The Simulated Fascist
In 1925, Pope Pius XI instituted the solemnity of Our Lord Jesus Christ, King of the Universe – more commonly known as the feast of Christ the King, which the Church celebrated only recently. Originally celebrated on the last Sunday of October, the Solemnity was shifted in 1970 to the last Sunday of Ordinary Time.
The historical matrix behind this feast is complex, but one immediate factor that loomed large in the mind of Pius XI was the rise of Benito Mussolini’s Fascist Party (Mussolini had become Prime Minister the same year Pius instituted this feast). In addition, nationalist movements had begun to spring up or consolidate in Europe in response to the ravages of the First World War, with one important example being the Action Francaise, which existed before the War, and what was later to become the National Socialist German Workers Party in Germany.
Many of these movements had come to equate the nation state with a semi-divine status, which became manifest in subordinating everything and everyone to the nation-state. The nation was to be seen as the ultimate concern in all aspects of everybody’s life, becoming as Pius XI put it in his encyclical Quas Primas, “natural religion consisting in some instinctive affection of the heart.”
This was a concern, not only because of the presence of these movements, but also the growing allure of these movements among Catholics, such that their Catholic faith was not a path to discipleship under the tutelage of Christ, but a placeholder for a national identity forged under the tutelage of the nation. The nation, in other words, had come to override and define what it meant to be a Catholic.
The feast was thus instituted as a reminder to Catholics that their constitution as members of the Church made their national belonging subordinate to what Benedict XVI would call in a 2012 Angelus address “the full realisation of the Kingdom of God, where God will be all in all”.
This call, as the interwar period attests, went largely unheeded by Catholics in Europe who, in large numbers, threw their support behind these nationalist movements who made the national interest their primary, if not sole, interest.
It is easy for us to say “we will never be fascists”. It will be easy to distinguish our times from the turmoil of the interwar period, on the vague grounds of having made great strides in civilisational progress in the last century. Nevertheless, it is important to note one important constant that made mobilisation by nationalist and fascist movements possible – the normalisation of mass forms of communication, of which that the new nationalist movements and governments had a vastly superior command to that of the Church. It might be argued that our age of social media, marked by dazzling feats of technological wizardry, has little common with the technologically primitive forms of newspapers, radios and televisions.
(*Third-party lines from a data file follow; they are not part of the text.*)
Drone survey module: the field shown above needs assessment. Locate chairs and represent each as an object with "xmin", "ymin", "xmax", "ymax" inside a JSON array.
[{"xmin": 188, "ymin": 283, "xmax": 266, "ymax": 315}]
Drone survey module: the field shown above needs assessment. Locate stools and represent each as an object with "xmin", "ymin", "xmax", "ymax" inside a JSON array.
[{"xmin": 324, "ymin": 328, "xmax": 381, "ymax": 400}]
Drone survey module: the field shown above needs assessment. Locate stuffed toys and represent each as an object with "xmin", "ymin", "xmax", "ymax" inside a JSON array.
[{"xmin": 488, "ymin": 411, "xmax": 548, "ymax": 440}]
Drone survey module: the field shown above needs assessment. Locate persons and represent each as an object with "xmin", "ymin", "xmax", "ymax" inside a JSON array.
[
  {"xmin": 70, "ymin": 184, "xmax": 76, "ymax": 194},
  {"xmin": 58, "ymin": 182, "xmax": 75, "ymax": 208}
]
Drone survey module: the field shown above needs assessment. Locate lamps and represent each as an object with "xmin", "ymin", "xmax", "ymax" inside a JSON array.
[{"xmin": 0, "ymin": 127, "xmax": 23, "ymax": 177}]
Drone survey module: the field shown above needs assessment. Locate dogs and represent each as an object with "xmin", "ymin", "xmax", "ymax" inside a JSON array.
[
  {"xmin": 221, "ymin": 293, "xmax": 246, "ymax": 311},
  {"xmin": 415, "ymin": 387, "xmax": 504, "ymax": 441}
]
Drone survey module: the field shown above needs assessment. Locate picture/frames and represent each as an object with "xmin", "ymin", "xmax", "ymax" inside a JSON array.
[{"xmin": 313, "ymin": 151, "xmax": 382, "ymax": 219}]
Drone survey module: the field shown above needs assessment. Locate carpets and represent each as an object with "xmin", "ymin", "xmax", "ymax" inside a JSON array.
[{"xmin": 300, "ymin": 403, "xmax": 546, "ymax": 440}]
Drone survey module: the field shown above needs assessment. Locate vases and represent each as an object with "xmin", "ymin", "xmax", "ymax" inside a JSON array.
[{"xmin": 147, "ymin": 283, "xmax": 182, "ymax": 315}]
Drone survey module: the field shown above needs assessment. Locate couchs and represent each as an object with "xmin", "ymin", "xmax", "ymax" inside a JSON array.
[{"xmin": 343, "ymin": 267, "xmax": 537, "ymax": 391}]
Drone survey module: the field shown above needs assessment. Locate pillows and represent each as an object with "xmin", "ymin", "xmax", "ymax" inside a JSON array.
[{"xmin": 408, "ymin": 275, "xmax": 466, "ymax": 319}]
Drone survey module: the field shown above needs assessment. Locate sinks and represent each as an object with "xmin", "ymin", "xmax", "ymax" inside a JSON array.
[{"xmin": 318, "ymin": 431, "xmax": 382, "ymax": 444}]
However, as Jean Baudrillard put forward in his 1981 work Simulacra and Simulation, what had occurred with the growing availability of mass media – such as the newspaper and telegraph – was a cutting of any organic link between real things and the images and texts that were meant to represent them. Indeed, by the twentieth century simulations - images and texts - have come to be regarded as more real than the real. It was this crucial break that then gave mass media its incredible powers of mobilisation, something demonstrated to devastating effect in the depictions of enemies in World War I as being only worthy of destruction, then similarly and later the depictions of ethnic groupings in the interwar period.What has changed now, according to Baudrillard, is that we now live in an age of “hyperreality”, such that texts and images do not even need to have any reflection with the real world in order to be believed. Indeed, texts and images now have the power to create the real world in its image.
After nearly a century, the feast of Christ the King continues to be relevant then, not only because of the demonstrably enduring vulnerability of Christians to the allure of elements of nationalism and even fascism in times of perceived crisis. It is relevant also because the Kingship of Christ is made manifest on earth firstly through a Eucharistic presence, a sacramental presence where signs actually signify what meant to be signified.
As even the Marxist Baudrillard suggested, it was a sacramental imagination that held in check the risk of simulation overtaking reality. The Christian can honour this feast by making his or her looking forward to the life in the world to come translate into a resistance to letting cheap simulations shape their conception of life in the now.